Nigéria : la Cédéao fête ses 50 ans sur fond de turbulences régionales

Les chefs d’État et de gouvernement ouest-africains se sont retrouvés ce mercredi dans la capitale économique nigériane pour célébrer le cinquantenaire de la Communauté économique des États de l’Afrique de l’Ouest (Cédéao). Mais derrière les fanfares, le bloc régional fait face à la crise la plus grave de son histoire.

Trois de ses membres fondateurs — le Mali, le Burkina Faso et le Niger — ont claqué la porte en janvier, emportés par des juntes militaires qui reprochent à l’organisation son manque de solidarité face aux menaces sécuritaires et ses sanctions jugées « injustes ». Leur retrait a donné naissance à l’Alliance des États du Sahel (AES) et laissé la Cédéao amputée de près d’un million de kilomètres carrés de territoire.

« Nos nations sœurs pourraient, avec le temps, reconsidérer leur décision », a lancé le général Yakubu Gowon, cofondateur de la Cédéao et ancien chef d’État nigérian, devant quelques centaines d’invités réunis dans un hôtel de Lagos. « Les liens historiques et culturels demeurent intacts ; j’ai la conviction qu’elles reviendront plus fortes. »
Le ministre nigérian des Affaires étrangères, Yusuf Tuggar, affiche le même optimisme : « L’AES n’est pas une rupture définitive ; tôt ou tard, le trio fera sa rentrée. »
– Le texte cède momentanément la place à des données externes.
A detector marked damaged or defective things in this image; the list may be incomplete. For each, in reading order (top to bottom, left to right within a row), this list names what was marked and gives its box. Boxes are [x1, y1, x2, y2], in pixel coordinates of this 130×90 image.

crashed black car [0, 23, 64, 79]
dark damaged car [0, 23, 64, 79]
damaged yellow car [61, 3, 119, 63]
Une organisation fragilisée

Optimisme que ne partagent pas tous les observateurs. Pour Kwesi Aning, expert ghanéen au Centre Kofi Annan, le départ des trois pays « porte un coup à la crédibilité de la Cédéao, jadis symbole d’intégration ». Un rapport publié ce mercredi par le cabinet nigérian SBM Intelligence souligne également la « faiblesse » du leadership d’Abuja, miné par une crise économique persistante, l’extension de l’insurrection de Boko Haram et des contestations politiques.

Le spectre jihadiste

Sur le front sécuritaire, la situation reste explosive. Le Sahel a été classé en 2024 épicentre mondial du terrorisme pour la deuxième année consécutive, concentrant plus de la moitié des morts enregistrées dans le monde, selon l’Indice du terrorisme mondial. Ces derniers mois, le Nigeria et le Bénin ont encore essuyé une série d’attaques jihadistes, accentuant la pression sur des armées déjà débordées.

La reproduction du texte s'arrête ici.